The U.S. Food and Drug Administration (FDA) has expanded its recall of fruit purees for children after an investigation confirmed at least seven cases of lead poisoning linked to the products.

Parents and caregivers are cautioned not to buy or serve brands of fruit puree pouches associated with lead contamination as it can lead to "acute toxicity" in children, the FDA said in a news release.

Lead toxicity occurs when the toxic metal builds up in the body over a period. The condition is particularly dangerous for children below six years and can affect their mental and physical development. High levels of lead can also be fatal.

Federal health officials last week recalled WanaBana apple cinnamon fruit puree pouches after an investigation revealed four cases of lead poisoning linked to the product. The agency later expanded the list to include products from two additional brands: Schnuck cinnamon-flavored applesauce pouches and certain Weis cinnamon applesauce pouches.

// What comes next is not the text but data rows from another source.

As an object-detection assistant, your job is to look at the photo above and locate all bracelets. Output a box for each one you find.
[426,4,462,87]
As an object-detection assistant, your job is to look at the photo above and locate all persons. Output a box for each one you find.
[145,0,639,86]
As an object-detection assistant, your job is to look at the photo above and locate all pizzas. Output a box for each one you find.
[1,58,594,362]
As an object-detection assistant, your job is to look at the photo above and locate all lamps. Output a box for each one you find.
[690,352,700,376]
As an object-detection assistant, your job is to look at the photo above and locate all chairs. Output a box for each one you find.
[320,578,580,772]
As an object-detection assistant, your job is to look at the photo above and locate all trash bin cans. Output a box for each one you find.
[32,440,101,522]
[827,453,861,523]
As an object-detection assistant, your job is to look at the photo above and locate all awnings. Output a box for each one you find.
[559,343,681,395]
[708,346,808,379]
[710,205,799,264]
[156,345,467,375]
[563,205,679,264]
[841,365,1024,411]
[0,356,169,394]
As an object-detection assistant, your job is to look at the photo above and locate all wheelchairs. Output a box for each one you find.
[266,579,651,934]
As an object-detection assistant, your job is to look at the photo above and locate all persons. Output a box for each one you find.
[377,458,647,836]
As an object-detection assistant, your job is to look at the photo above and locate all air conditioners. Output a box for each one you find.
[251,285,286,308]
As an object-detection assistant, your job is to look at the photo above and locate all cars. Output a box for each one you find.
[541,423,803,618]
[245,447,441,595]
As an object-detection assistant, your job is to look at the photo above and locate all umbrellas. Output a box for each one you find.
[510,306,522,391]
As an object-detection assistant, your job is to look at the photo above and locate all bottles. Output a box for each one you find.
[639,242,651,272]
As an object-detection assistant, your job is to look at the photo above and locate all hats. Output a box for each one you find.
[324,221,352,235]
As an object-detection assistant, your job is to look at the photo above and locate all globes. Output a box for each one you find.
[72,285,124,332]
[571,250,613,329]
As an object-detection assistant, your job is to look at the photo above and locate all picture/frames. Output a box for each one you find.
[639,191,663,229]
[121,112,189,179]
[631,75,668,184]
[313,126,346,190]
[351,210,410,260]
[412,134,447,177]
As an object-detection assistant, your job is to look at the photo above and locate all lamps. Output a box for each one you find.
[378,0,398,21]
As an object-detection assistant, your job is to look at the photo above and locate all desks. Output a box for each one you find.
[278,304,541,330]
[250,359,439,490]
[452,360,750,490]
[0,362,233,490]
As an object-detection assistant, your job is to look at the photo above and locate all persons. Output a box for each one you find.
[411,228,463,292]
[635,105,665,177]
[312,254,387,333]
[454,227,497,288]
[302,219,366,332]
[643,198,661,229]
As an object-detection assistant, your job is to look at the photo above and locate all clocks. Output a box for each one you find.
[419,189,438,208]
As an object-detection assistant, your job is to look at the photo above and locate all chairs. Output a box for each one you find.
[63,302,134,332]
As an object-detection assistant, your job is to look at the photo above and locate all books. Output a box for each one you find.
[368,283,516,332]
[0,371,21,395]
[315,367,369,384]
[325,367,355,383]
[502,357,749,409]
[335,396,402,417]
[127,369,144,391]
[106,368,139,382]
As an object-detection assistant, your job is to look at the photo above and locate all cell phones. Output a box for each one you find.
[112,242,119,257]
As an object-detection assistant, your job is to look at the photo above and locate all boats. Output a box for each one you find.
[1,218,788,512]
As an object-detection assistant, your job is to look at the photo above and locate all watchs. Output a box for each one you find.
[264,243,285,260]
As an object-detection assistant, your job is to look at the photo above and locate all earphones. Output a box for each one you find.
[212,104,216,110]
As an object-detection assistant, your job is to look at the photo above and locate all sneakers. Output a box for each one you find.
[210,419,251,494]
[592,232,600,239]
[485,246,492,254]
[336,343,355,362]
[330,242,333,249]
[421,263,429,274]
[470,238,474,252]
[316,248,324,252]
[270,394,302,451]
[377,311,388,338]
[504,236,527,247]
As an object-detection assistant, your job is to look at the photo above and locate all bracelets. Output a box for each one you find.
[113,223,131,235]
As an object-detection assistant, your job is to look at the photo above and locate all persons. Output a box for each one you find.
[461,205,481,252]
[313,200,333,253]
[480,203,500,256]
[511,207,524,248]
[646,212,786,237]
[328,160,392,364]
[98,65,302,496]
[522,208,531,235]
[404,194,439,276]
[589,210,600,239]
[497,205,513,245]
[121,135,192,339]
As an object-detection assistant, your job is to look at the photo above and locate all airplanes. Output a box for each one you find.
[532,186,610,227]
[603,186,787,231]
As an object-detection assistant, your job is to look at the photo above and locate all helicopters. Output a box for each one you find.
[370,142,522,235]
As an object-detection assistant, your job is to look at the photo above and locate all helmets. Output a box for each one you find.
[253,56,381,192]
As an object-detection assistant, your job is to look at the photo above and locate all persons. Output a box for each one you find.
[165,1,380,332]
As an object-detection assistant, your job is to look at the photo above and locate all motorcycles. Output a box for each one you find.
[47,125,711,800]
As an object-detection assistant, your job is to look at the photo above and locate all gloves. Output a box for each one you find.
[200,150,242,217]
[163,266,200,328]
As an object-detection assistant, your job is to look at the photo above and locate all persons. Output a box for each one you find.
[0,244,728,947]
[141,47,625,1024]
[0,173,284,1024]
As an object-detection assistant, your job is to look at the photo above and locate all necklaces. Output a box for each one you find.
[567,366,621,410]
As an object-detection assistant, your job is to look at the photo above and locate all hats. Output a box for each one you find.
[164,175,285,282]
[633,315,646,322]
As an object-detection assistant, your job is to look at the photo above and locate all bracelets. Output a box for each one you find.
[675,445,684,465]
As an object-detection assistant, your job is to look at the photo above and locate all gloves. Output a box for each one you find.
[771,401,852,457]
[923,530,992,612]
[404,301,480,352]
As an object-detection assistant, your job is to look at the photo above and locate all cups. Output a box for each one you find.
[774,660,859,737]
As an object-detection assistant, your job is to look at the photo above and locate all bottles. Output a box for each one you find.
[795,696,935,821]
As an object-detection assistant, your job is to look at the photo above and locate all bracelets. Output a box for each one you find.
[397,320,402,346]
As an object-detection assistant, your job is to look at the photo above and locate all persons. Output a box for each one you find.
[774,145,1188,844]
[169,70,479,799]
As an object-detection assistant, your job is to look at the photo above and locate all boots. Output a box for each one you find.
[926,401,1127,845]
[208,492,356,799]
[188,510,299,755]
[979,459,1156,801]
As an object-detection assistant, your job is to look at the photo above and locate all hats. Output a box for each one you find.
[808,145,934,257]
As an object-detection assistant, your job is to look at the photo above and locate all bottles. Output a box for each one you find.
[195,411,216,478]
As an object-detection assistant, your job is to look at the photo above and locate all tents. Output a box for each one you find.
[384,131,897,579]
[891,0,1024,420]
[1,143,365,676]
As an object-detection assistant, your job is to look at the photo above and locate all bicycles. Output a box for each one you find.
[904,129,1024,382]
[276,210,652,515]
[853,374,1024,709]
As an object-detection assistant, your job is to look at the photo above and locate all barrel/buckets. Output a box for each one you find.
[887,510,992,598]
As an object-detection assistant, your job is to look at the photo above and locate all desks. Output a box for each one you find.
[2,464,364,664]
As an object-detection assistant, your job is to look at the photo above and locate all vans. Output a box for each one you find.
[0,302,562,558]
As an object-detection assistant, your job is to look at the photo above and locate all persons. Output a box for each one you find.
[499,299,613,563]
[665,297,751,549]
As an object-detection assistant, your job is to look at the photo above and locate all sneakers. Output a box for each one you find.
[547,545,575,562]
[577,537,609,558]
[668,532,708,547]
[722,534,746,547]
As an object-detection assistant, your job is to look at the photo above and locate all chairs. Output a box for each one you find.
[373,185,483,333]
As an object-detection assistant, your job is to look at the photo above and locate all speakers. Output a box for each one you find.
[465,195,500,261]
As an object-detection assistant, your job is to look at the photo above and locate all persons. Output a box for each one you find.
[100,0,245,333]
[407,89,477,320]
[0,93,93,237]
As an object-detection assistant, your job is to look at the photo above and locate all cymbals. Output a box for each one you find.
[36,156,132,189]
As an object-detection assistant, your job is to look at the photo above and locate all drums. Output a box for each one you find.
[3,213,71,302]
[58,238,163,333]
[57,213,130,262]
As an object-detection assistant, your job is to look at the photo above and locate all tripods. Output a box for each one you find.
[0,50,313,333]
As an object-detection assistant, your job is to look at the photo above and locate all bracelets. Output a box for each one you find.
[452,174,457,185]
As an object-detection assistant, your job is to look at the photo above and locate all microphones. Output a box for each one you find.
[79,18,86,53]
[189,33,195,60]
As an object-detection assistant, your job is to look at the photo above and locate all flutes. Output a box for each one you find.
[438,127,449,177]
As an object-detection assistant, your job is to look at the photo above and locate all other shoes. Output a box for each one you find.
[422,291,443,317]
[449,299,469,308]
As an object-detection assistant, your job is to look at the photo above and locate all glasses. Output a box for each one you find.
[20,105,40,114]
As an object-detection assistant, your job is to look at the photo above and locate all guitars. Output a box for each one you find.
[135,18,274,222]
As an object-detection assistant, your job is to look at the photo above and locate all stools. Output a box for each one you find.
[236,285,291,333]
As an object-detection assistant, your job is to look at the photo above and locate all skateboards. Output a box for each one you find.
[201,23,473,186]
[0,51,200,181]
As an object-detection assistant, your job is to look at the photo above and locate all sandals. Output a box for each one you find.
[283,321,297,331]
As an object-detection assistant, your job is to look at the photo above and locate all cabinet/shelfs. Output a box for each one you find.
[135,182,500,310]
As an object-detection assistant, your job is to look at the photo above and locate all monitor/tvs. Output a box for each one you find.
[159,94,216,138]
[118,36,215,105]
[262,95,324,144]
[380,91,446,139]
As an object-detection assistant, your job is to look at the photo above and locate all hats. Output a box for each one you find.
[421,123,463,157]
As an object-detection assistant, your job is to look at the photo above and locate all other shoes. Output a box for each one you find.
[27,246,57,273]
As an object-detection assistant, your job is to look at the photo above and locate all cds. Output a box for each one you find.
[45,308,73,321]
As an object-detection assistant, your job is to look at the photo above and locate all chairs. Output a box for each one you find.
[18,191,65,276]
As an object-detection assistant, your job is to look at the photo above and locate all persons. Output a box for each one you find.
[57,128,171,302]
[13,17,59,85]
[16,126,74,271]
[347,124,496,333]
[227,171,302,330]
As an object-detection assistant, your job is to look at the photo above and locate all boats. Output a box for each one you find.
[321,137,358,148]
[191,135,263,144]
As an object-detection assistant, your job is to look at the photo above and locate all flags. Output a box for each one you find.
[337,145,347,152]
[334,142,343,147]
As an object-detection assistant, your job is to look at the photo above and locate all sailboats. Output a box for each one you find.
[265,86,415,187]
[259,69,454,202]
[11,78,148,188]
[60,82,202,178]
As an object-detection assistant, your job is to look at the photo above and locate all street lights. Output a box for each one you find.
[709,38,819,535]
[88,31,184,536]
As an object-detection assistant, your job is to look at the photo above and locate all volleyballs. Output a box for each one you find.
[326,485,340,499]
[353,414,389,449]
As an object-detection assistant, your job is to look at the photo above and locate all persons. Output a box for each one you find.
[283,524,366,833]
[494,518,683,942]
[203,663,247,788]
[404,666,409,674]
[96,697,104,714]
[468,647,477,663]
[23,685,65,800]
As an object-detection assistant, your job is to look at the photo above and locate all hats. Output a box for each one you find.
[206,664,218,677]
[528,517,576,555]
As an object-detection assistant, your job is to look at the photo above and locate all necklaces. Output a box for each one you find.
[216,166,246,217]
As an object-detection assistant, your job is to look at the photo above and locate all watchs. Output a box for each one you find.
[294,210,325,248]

"In response to this investigation, WanaBana has voluntarily recalled all WanaBana Apple Cinnamon Fruit Puree Pouches regardless of the expiration date and lot code. Two additional brands of products are also subject to recall: certain Schnucks cinnamon-flavored applesauce pouches and variety packs and certain Weis cinnamon applesauce pouches," the release said.

Officials said they received more reports of illnesses. An investigation is on to identify the source of lead contamination and to know if more products are linked to illnesses.

Authorities said toddlers and young children should get tested if they have consumed the products and get medical help in case of symptoms.

What are the signs of lead toxicity?

Lead poisoning in children may lead to signs such as vomiting, abdominal pain, constipation, irritability, weight loss, loss of appetite, hearing loss, seizures, learning difficulties and developmental delays. Adults can develop headaches, muscular pains, abdominal cramps, high blood pressure, and mood disorders with elevated lead levels in the blood.

"Most children have no obvious immediate symptoms of lead exposure. If there's suspicion that a child may have been exposed to lead, parents should talk to their child's healthcare provider about getting a blood test," the FDA said.